**Written problem**
Copy the records from the line containing "What is the distance" up to and including the last line of the records, keeping the requests unchanged. In the answers only, multiply every number (distances and coordinates alike) by 0.75, rounding each result to the same number of decimal places it had and rounding halves up.

[Spatial question entries]
________________________

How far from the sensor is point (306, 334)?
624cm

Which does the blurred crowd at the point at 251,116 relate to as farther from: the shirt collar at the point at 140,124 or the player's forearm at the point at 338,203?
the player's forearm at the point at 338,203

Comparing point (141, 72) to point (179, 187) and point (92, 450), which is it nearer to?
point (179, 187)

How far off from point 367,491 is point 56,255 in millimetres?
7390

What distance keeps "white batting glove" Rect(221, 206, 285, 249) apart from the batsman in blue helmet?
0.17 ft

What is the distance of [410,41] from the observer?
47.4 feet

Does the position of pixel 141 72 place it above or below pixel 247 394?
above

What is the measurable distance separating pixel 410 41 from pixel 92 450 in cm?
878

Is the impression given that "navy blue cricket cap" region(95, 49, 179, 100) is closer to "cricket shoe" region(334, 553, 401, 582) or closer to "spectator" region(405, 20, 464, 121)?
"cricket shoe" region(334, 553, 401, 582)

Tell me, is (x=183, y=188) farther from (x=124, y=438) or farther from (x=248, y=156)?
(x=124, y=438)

________________________

**The response**
What is the distance of [410,41] from the observer?
35.6 feet

Does the position of pixel 141 72 place it above or below pixel 247 394?
above

What is the measurable distance separating pixel 410 41 from pixel 92 450 in cm?
659

Is the impression given that "navy blue cricket cap" region(95, 49, 179, 100) is closer to "cricket shoe" region(334, 553, 401, 582) or closer to "spectator" region(405, 20, 464, 121)?
"cricket shoe" region(251, 415, 301, 437)

Tell me, is (x=183, y=188) farther from (x=124, y=438) or farther from (x=248, y=156)?
(x=93, y=329)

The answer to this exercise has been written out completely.